Start of Block

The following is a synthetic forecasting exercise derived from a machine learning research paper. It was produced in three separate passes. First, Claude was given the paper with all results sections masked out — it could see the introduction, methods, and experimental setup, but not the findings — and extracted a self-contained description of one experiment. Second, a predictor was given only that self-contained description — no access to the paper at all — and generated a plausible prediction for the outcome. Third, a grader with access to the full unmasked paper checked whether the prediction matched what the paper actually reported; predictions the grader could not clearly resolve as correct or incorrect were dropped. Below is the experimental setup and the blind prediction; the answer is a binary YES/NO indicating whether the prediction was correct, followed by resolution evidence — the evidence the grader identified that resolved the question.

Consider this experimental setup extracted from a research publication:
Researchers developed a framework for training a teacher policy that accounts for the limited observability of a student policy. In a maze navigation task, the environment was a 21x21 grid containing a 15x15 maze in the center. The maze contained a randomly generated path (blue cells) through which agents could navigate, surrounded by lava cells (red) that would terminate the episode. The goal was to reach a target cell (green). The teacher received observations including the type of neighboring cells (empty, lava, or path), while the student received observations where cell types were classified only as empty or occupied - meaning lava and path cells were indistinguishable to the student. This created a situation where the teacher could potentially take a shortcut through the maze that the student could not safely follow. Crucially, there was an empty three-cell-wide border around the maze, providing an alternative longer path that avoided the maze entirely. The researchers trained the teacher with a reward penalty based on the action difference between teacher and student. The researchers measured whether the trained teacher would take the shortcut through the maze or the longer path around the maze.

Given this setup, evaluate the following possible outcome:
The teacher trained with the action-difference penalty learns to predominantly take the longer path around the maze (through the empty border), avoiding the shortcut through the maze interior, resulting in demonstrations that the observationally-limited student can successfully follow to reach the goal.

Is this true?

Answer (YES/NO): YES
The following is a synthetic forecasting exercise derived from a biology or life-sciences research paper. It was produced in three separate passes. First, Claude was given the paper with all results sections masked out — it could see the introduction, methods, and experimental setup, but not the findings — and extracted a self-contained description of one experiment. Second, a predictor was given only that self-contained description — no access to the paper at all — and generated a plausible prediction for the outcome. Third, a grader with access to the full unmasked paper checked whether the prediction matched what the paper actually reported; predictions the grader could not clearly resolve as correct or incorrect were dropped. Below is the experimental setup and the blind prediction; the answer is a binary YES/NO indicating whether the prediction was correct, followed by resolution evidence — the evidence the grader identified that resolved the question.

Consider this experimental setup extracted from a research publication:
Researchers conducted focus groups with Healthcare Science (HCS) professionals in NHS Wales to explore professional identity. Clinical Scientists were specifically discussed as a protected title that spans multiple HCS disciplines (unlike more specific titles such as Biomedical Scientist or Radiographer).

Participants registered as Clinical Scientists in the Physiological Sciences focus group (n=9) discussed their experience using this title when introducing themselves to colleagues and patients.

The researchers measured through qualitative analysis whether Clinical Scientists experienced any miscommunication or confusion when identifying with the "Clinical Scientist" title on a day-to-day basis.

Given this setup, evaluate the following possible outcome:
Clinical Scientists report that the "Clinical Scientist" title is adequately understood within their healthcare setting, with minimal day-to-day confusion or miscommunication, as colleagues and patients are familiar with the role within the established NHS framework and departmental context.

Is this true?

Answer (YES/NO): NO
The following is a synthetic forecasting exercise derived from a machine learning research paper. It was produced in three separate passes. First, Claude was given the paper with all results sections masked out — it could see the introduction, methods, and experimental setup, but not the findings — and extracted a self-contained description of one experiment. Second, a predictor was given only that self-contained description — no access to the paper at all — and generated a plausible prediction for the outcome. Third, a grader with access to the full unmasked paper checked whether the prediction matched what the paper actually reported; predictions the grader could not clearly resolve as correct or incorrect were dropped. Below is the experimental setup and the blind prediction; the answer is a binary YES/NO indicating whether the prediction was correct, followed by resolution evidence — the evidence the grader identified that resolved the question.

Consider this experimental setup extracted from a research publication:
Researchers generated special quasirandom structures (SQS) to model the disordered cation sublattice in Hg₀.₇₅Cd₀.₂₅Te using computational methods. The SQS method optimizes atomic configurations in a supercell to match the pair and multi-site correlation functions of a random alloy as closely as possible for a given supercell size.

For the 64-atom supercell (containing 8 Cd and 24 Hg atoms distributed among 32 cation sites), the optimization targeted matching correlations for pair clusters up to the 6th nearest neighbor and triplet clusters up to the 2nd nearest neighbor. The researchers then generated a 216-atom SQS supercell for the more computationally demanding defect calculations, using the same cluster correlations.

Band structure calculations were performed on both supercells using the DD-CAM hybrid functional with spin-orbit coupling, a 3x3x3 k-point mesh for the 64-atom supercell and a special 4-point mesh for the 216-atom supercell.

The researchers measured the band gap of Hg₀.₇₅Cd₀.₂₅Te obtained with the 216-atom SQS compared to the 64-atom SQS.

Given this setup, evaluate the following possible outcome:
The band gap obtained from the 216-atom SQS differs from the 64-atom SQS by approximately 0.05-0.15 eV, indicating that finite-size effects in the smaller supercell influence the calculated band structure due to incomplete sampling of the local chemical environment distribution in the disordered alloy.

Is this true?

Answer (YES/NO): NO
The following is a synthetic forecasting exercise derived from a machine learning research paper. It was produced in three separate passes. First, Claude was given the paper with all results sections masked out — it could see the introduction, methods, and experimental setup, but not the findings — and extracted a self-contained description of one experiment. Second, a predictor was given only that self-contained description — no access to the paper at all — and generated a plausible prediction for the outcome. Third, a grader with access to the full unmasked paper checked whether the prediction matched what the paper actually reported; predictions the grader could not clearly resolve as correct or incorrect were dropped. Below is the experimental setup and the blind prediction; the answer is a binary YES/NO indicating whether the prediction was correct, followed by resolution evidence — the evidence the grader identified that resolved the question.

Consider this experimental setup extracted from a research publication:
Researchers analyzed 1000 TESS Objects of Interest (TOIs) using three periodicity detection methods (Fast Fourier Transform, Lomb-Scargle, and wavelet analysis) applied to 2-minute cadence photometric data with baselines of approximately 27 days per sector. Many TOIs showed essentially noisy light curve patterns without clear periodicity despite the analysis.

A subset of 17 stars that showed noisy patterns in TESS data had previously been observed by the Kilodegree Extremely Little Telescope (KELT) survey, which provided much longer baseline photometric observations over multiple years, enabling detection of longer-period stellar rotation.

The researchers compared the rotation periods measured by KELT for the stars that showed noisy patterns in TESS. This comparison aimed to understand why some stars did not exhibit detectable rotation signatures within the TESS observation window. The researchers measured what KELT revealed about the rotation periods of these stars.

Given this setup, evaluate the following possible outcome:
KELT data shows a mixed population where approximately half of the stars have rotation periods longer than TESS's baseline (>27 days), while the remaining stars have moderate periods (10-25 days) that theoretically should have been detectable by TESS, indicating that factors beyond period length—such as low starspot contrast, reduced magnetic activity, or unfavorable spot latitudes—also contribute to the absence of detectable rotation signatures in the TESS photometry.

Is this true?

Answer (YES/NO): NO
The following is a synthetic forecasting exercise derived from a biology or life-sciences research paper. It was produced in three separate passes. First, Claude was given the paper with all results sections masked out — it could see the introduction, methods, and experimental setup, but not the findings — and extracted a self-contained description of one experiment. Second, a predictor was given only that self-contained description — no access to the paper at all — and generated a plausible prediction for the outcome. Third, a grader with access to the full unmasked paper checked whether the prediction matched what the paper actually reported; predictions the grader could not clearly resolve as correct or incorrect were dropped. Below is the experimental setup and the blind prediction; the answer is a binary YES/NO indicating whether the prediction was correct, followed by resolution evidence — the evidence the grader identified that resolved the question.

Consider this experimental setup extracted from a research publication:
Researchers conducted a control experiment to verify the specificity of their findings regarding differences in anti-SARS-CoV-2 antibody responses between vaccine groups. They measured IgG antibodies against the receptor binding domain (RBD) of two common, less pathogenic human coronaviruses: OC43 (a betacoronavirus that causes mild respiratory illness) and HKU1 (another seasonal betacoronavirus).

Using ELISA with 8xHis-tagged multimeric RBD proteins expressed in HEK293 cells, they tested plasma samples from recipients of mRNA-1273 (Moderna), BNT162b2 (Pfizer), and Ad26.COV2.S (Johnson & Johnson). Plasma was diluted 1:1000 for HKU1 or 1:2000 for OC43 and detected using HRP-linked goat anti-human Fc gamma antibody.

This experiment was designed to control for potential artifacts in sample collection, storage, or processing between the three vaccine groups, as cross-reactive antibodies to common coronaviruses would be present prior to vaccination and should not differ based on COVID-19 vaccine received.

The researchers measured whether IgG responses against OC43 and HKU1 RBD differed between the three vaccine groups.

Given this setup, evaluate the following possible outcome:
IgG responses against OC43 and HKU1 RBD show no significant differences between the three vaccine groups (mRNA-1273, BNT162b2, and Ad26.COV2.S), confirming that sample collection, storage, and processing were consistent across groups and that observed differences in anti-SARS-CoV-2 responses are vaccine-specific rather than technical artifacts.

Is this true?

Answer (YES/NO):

End of Block

- Work instruction: Whenever a line of the data includes "patterns", copy that line.

- Reply:
Researchers analyzed 1000 TESS Objects of Interest (TOIs) using three periodicity detection methods (Fast Fourier Transform, Lomb-Scargle, and wavelet analysis) applied to 2-minute cadence photometric data with baselines of approximately 27 days per sector. Many TOIs showed essentially noisy light curve patterns without clear periodicity despite the analysis.
A subset of 17 stars that showed noisy patterns in TESS data had previously been observed by the Kilodegree Extremely Little Telescope (KELT) survey, which provided much longer baseline photometric observations over multiple years, enabling detection of longer-period stellar rotation.
The researchers compared the rotation periods measured by KELT for the stars that showed noisy patterns in TESS. This comparison aimed to understand why some stars did not exhibit detectable rotation signatures within the TESS observation window. The researchers measured what KELT revealed about the rotation periods of these stars.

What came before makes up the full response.